* [TASK PROMPT]
In the garden post, rewrite the passage that opens with the words containing "Once again I" and ends with "season has started.", putting "pears" in place of "apples".

* [QUOTED TEXT]
====================
Russ, I tried to find your post about your lemon trees. We did some research on them and apparently a hybrid between lemon and mandarin trees, and that the fruit is a little sweeter than regular lemons? The trees are available in the UK and can be grown in sunny, sheltered, frost free spots, but they are quite expensive - around £100 for a 1.5m tree that may be near to bearing fruit. My wife is very tempted, but I think £100 buys a lot of lemons!
 
Once again I am envious! We have returned to full-on Autumn, frosts and all. Tomatoes, chillies, aubergines and runner beans all on their last legs. Huge crop of apples which we are giving away by the bag full. The only upside is that the game season has started.
====================
* [COLLECTED DATA]

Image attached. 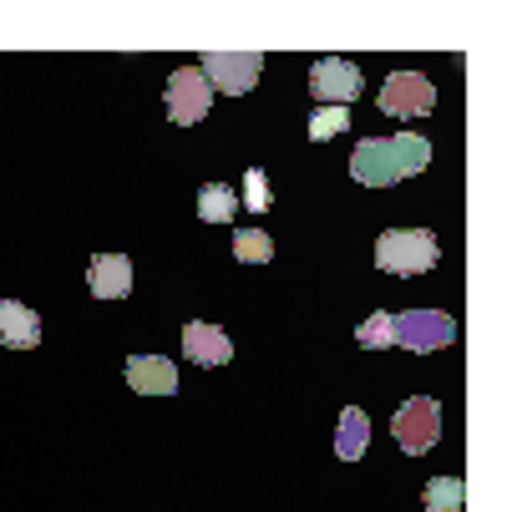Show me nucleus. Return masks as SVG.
<instances>
[{"label":"nucleus","instance_id":"9","mask_svg":"<svg viewBox=\"0 0 512 512\" xmlns=\"http://www.w3.org/2000/svg\"><path fill=\"white\" fill-rule=\"evenodd\" d=\"M127 386L137 396H173L178 391V365L168 355H132L127 360Z\"/></svg>","mask_w":512,"mask_h":512},{"label":"nucleus","instance_id":"6","mask_svg":"<svg viewBox=\"0 0 512 512\" xmlns=\"http://www.w3.org/2000/svg\"><path fill=\"white\" fill-rule=\"evenodd\" d=\"M208 107H213V87L203 82V71L198 66H178L168 77V117L178 127H193V122L208 117Z\"/></svg>","mask_w":512,"mask_h":512},{"label":"nucleus","instance_id":"2","mask_svg":"<svg viewBox=\"0 0 512 512\" xmlns=\"http://www.w3.org/2000/svg\"><path fill=\"white\" fill-rule=\"evenodd\" d=\"M436 259H442V249H436V234L431 229H386L376 239V264L386 274H426Z\"/></svg>","mask_w":512,"mask_h":512},{"label":"nucleus","instance_id":"4","mask_svg":"<svg viewBox=\"0 0 512 512\" xmlns=\"http://www.w3.org/2000/svg\"><path fill=\"white\" fill-rule=\"evenodd\" d=\"M198 71H203V82L218 87L224 97H244V92L259 82L264 56H259V51H208Z\"/></svg>","mask_w":512,"mask_h":512},{"label":"nucleus","instance_id":"1","mask_svg":"<svg viewBox=\"0 0 512 512\" xmlns=\"http://www.w3.org/2000/svg\"><path fill=\"white\" fill-rule=\"evenodd\" d=\"M431 163V142L421 132H396V137H365L350 153V178L365 188H391L401 178H416Z\"/></svg>","mask_w":512,"mask_h":512},{"label":"nucleus","instance_id":"11","mask_svg":"<svg viewBox=\"0 0 512 512\" xmlns=\"http://www.w3.org/2000/svg\"><path fill=\"white\" fill-rule=\"evenodd\" d=\"M87 289L97 300H127L132 289V259L127 254H97L87 269Z\"/></svg>","mask_w":512,"mask_h":512},{"label":"nucleus","instance_id":"5","mask_svg":"<svg viewBox=\"0 0 512 512\" xmlns=\"http://www.w3.org/2000/svg\"><path fill=\"white\" fill-rule=\"evenodd\" d=\"M391 335L396 345L406 350H447L457 340V320L442 315V310H406V315H391Z\"/></svg>","mask_w":512,"mask_h":512},{"label":"nucleus","instance_id":"13","mask_svg":"<svg viewBox=\"0 0 512 512\" xmlns=\"http://www.w3.org/2000/svg\"><path fill=\"white\" fill-rule=\"evenodd\" d=\"M365 447H371V416H365L360 406H345L340 426H335V457L340 462H360Z\"/></svg>","mask_w":512,"mask_h":512},{"label":"nucleus","instance_id":"10","mask_svg":"<svg viewBox=\"0 0 512 512\" xmlns=\"http://www.w3.org/2000/svg\"><path fill=\"white\" fill-rule=\"evenodd\" d=\"M183 355L193 365H229L234 360V340L218 325H208V320H188L183 325Z\"/></svg>","mask_w":512,"mask_h":512},{"label":"nucleus","instance_id":"17","mask_svg":"<svg viewBox=\"0 0 512 512\" xmlns=\"http://www.w3.org/2000/svg\"><path fill=\"white\" fill-rule=\"evenodd\" d=\"M355 340H360L365 350H386V345H396V335H391V315H386V310L365 315L360 330H355Z\"/></svg>","mask_w":512,"mask_h":512},{"label":"nucleus","instance_id":"16","mask_svg":"<svg viewBox=\"0 0 512 512\" xmlns=\"http://www.w3.org/2000/svg\"><path fill=\"white\" fill-rule=\"evenodd\" d=\"M234 259H244V264H269V259H274V239H269L264 229H239V234H234Z\"/></svg>","mask_w":512,"mask_h":512},{"label":"nucleus","instance_id":"7","mask_svg":"<svg viewBox=\"0 0 512 512\" xmlns=\"http://www.w3.org/2000/svg\"><path fill=\"white\" fill-rule=\"evenodd\" d=\"M381 112L386 117H421L436 107V87L421 77V71H391V77L381 82Z\"/></svg>","mask_w":512,"mask_h":512},{"label":"nucleus","instance_id":"12","mask_svg":"<svg viewBox=\"0 0 512 512\" xmlns=\"http://www.w3.org/2000/svg\"><path fill=\"white\" fill-rule=\"evenodd\" d=\"M0 340H6L11 350L41 345V315L21 300H0Z\"/></svg>","mask_w":512,"mask_h":512},{"label":"nucleus","instance_id":"19","mask_svg":"<svg viewBox=\"0 0 512 512\" xmlns=\"http://www.w3.org/2000/svg\"><path fill=\"white\" fill-rule=\"evenodd\" d=\"M244 203H249L254 213H264V208L274 203V193H269V178H264L259 168H249V173H244Z\"/></svg>","mask_w":512,"mask_h":512},{"label":"nucleus","instance_id":"8","mask_svg":"<svg viewBox=\"0 0 512 512\" xmlns=\"http://www.w3.org/2000/svg\"><path fill=\"white\" fill-rule=\"evenodd\" d=\"M365 77H360V66L345 61V56H320L310 66V92L325 102V107H350V97H360Z\"/></svg>","mask_w":512,"mask_h":512},{"label":"nucleus","instance_id":"3","mask_svg":"<svg viewBox=\"0 0 512 512\" xmlns=\"http://www.w3.org/2000/svg\"><path fill=\"white\" fill-rule=\"evenodd\" d=\"M391 436L406 457H421L436 447V436H442V406L431 396H411L396 416H391Z\"/></svg>","mask_w":512,"mask_h":512},{"label":"nucleus","instance_id":"18","mask_svg":"<svg viewBox=\"0 0 512 512\" xmlns=\"http://www.w3.org/2000/svg\"><path fill=\"white\" fill-rule=\"evenodd\" d=\"M350 127V107H320L315 117H310V142H330L335 132H345Z\"/></svg>","mask_w":512,"mask_h":512},{"label":"nucleus","instance_id":"14","mask_svg":"<svg viewBox=\"0 0 512 512\" xmlns=\"http://www.w3.org/2000/svg\"><path fill=\"white\" fill-rule=\"evenodd\" d=\"M234 213H239V193L229 183H203L198 188V218L203 224H229Z\"/></svg>","mask_w":512,"mask_h":512},{"label":"nucleus","instance_id":"15","mask_svg":"<svg viewBox=\"0 0 512 512\" xmlns=\"http://www.w3.org/2000/svg\"><path fill=\"white\" fill-rule=\"evenodd\" d=\"M462 497H467L462 477H431L426 482V507L431 512H462Z\"/></svg>","mask_w":512,"mask_h":512}]
</instances>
====================
* [RESPONSE TO THE TASK]
Once again I am envious! We have returned to full-on Autumn, frosts and all. Tomatoes, chillies, aubergines and runner beans all on their last legs. Huge crop of pears which we are giving away by the bag full. The only upside is that the game season has started.